Friday, February 15, 2013

Mining Young Minds: The Challenges of Private Interests and Education

English: Clock Tower of Old Arts Building (Bui...
Clock Tower of Old Arts Building (Built 1854), University of Melbourne (Photo credit: Wikipedia)
by Lyn Yates, University of Melbourne

The recent partnership announced between Nucoal Mining and Narara Valley High School in NSW has drawn some divided reactions.

The mining company says the aim of the new Mining Academy of Education will be to improve the maths skills of students, support the professional development of maths teachers, and better prepare students to take up careers in mining.

And the school gets more money and resources at a time when school funding is tight.

But the teachers’ union is concerned about the company’s influence on the curriculum (think climate change, for example) and on the potential narrowing of students’ post-school ambitions.

Journalists note the company’s connections elsewhere to the Eddie Obeid ICAC inquiry currently underway.

But along with these concerns, the mining company’s move also points to just how much the education system has changed.


Slow change leaves a big mark

There used to be a clear dividing line between state schools and private and Catholic schools. Private and Catholic schools could decide themselves what they taught, who they taught and how they funded their operations. State schools were funded out of the public purse, set up to teach all comers, and with a responsibility to provide a quality general education.

But differences on both sides have been chipped away. Non-state schools are funded generously out of public funds and their data captured on the My School website, and state schools have been encouraged to work more with industry – to seek new sources of funds.

While these changes to funding and curriculum have been underway for some time, is it OK?

First, we have to consider how far companies should be involved with public schools and at what point they step over the line and use them as a marketing mechanism. Does it matter, for example, what they sell?

Nucoal are promising some direct investment (“tens of thousands of dollars”, not, incidentally, a huge amount given the overall cost of schools or the profits of the mining industry) for the price of a little curriculum tweaking and naming rights.

In the past, Coles used schools to drive spending in their supermarkets by donating a tiny fraction of the profits to computers and sports equipment for schools.

Driving past many primary schools, you’ll see the details about the school dwarfed by the real estate advertising that sponsors the sign.

Today these developments tend to pass without notice. Objections arise only if there is a specific concern about sponsors' products – such as the campaigns against McDonald’s at the Melbourne Royal Children’s Hospital (unsuccessful) and campaigns to rid school canteens of commercial soft drinks (often successful).


Curriculum concerns

Curriculum content is probably the most contested area. In academic subjects, central curriculum policies set up frameworks of what all children are expected to learn in common, but with scope for local variation to study what is important to that community.

One of the criticisms by teachers of Australian Curriculum, Assessment and Reporting Authority – ACARA – is that it is reducing this scope for local emphasis in subjects like history.

So including more attention to mining in a community where mining is important is not in itself a problem. But teachers have a legitimate concern if the new commercial sponsorship will reduce their ability to convey scientific knowledge, or to have students critically analyse debates and arguments.

And to what extent should schools be preparing students specifically for particular local industries? Today policies talk of job changes over a lifetime, lifelong learning, globalization, and the need to raise participation in tertiary education.

This suggests a narrow orientation to entry-level training for their first job may not be in students’ interests.

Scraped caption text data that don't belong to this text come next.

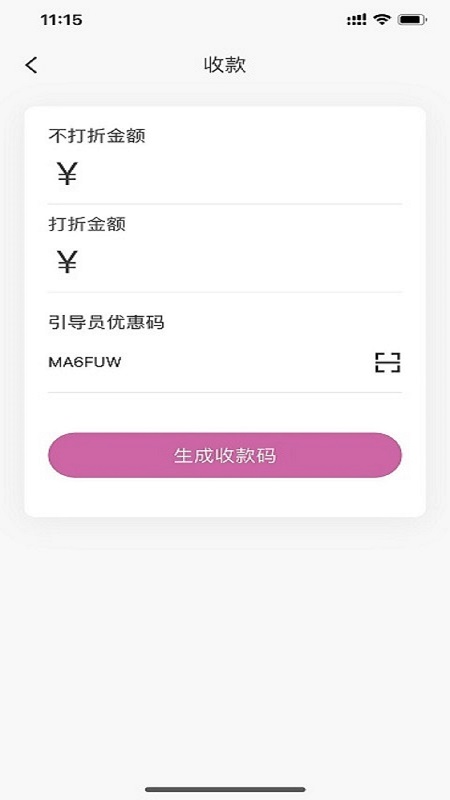 麦罗佛伦商家端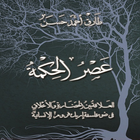عصر الحكمة - طارق حسن icono
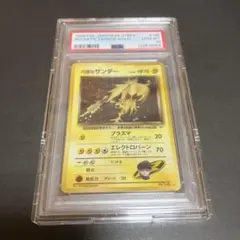 2026年最新】旧裏 psa10 サンダーの人気アイテム - メルカリ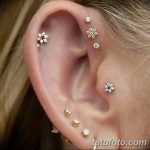 ثقب الزنمة الصورة من 19.09.2017 №065 - ثقب الزنمة -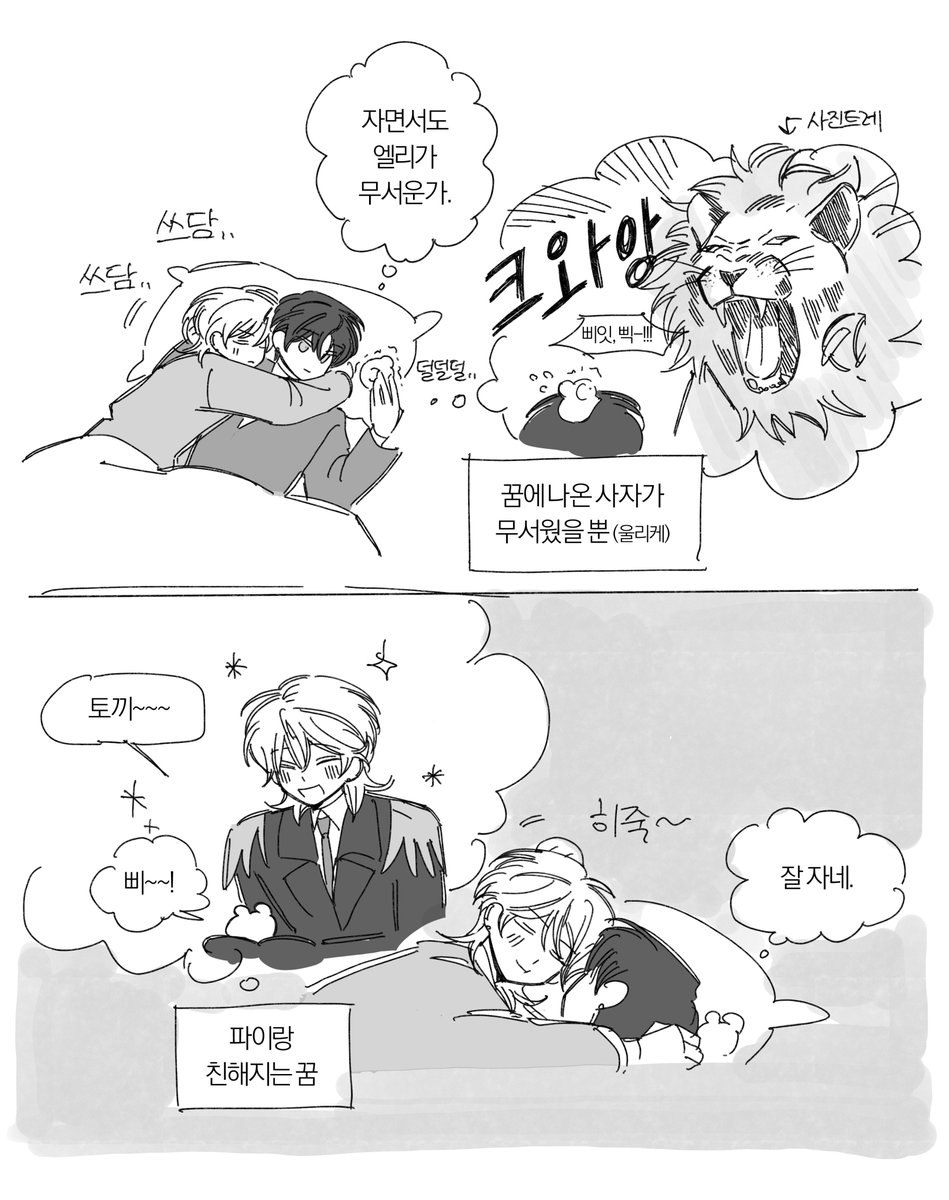 0__RNR's tweet photo. 엘루 https://t.co/gjvb2v5klU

But careers teachers in poorer areas also know how the competition for tertiary entry is stacked against their students – and for many getting into a first job and having good connections with local employers matters.

Show us the money

In both the UK and USA there has been a move to encourage companies and philanthropists to sponsor and manage schools (“Academies” in the UK; “Charter Schools” in the USA) with the philosophy they will do this better than local government authorities.

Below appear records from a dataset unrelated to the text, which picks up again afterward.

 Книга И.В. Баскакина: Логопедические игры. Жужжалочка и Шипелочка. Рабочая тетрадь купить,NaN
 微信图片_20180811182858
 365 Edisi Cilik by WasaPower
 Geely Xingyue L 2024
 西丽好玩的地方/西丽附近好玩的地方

But research suggests some worrying quid pro quos. In the UK, Stephen Ball found companies with construction interests were sponsoring academies and gaining more in funding to build the schools than they had invested to win the contract.

In the USA, a new book by academics Mike Fabricant and Michelle Fine traces a direct relationship between the encouragement of this new non-public investment in public schools and reduction of the total spending per school and student that results from it.

It is understandable, given the lack of action following the Gonski Review, that schools are seeking new sources of funding. But we need to be careful about a downward spiral of responsibility for resourcing schooling, and about whose interests are being served in new funding arrangements.

Lyn Yates receives research grant funding from ARC, and has received (past) partnership research funding from NSW Department of Education and Royal Children's Hospital Education Institute and currently from Bio 21 and RACI.